● **Kutipan Bacaan**:
★ ★ ★ ★ ★ ★ ★

KABARBURSA.COM - Indeks Harga Saham Gabungan (IHSG) tetap tangguh walaupun Amerika Serikat (AS) mengultimatum tarif 32 persen terhadap produk impor Indonesia.
Diketahui, pada perdagangan kemarin IHSG ditutup menguat 0,57 persen atau naik 39 poin ke level 6.943. Mengutip data RTI Business, sebanyak 362 saham terpantau menghijau, 205 saham di zona merah, dan 226 saham mengalami stagnan.
Analis dan Founder Stocknow.id Hendra Wardana mengatakan penguatan ini menandakan bahwa pasar kini jauh lebih dewasa dan kalkulatif dalam menyikapi kebijakan proteksionisme global.
"Pelaku pasar tampaknya tidak lagi bereaksi secara emosional, melainkan mempertimbangkan berbagai faktor fundamental dan strategi mitigasi yang sedang dan akan ditempuh oleh pemerintah," ujar dia dalam risetnya kepada Kabarbursa.com, Rabu, 9 Juli 2025.
Hendra menilai fundamental ekonomi Indonesia yang kini lebih kuat turut menjadi penopang utama. Hilirisasi sektor tambang, perbaikan neraca perdagangan, serta cadangan devisa yang kuat membuat investor merasa lebih percaya diri terhadap daya tahan ekonomi nasional.
Apalagi, kata dia, sejumlah kebijakan struktural seperti relokasi produksi ke negara bebas tarif, kerja sama joint venture dengan mitra AS, hingga perluasan pasar ekspor ke kawasan non-AS seperti Afrika dan Timur Tengah mulai dibangun sebagai bagian dari respons strategis nasional.

★ ★ ★ ★ ★ ★ ★

● **Data**:
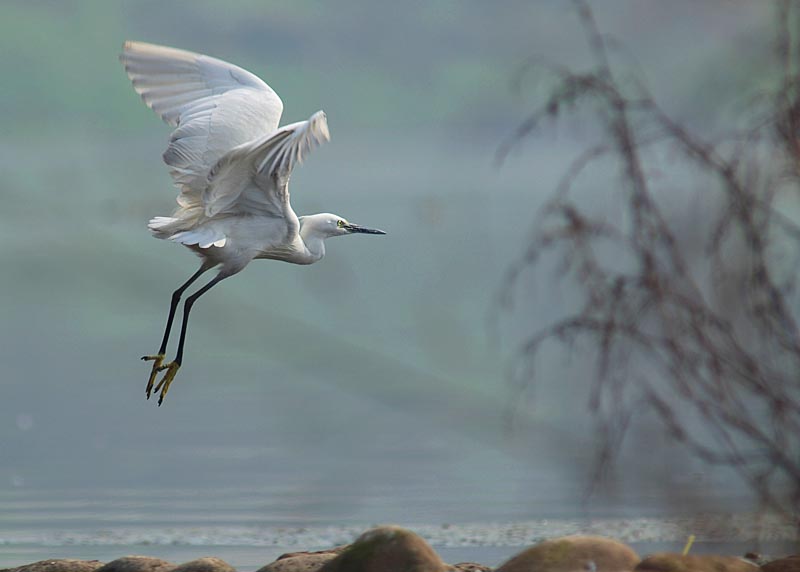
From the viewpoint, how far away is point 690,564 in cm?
473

★ ★ ★ ★ ★ ★ ★

● **Daftar Tugas**:
A - Di level berapa IHSG ditutup pada perdagangan kemarin menurut berita tentang IHSG?
B - Tuliskan kembali kata demi kata bagian berita tentang IHSG yang dimulai dengan "KABARBURSA.COM - Indeks" dan berlanjut hingga "produk impor Indonesia.".
C - Tentukan apakah setiap pernyataan berikut sesuai dengan berita tentang IHSG. Jawab ya atau tidak, lalu kutip kata-kata penentunya.
(i) Sebanyak 205 saham berada di zona merah.
(ii) Menurut Hendra Wardana, pelaku pasar masih bereaksi secara emosional.
(iii) Perluasan pasar ekspor diarahkan ke kawasan Eropa.
Semua jawaban harus bersumber dari berita tentang IHSG saja.

● **Jawaban Tugas**:
A - IHSG ditutup di level 6.943.

B -
KABARBURSA.COM - Indeks Harga Saham Gabungan (IHSG) tetap tangguh walaupun Amerika Serikat (AS) mengultimatum tarif 32 persen terhadap produk impor Indonesia.

C -
(i) Ya: "205 saham di zona merah".
(ii) Tidak: "Pelaku pasar tampaknya tidak lagi bereaksi secara emosional".
(iii) Tidak: "ke kawasan non-AS seperti Afrika dan Timur Tengah".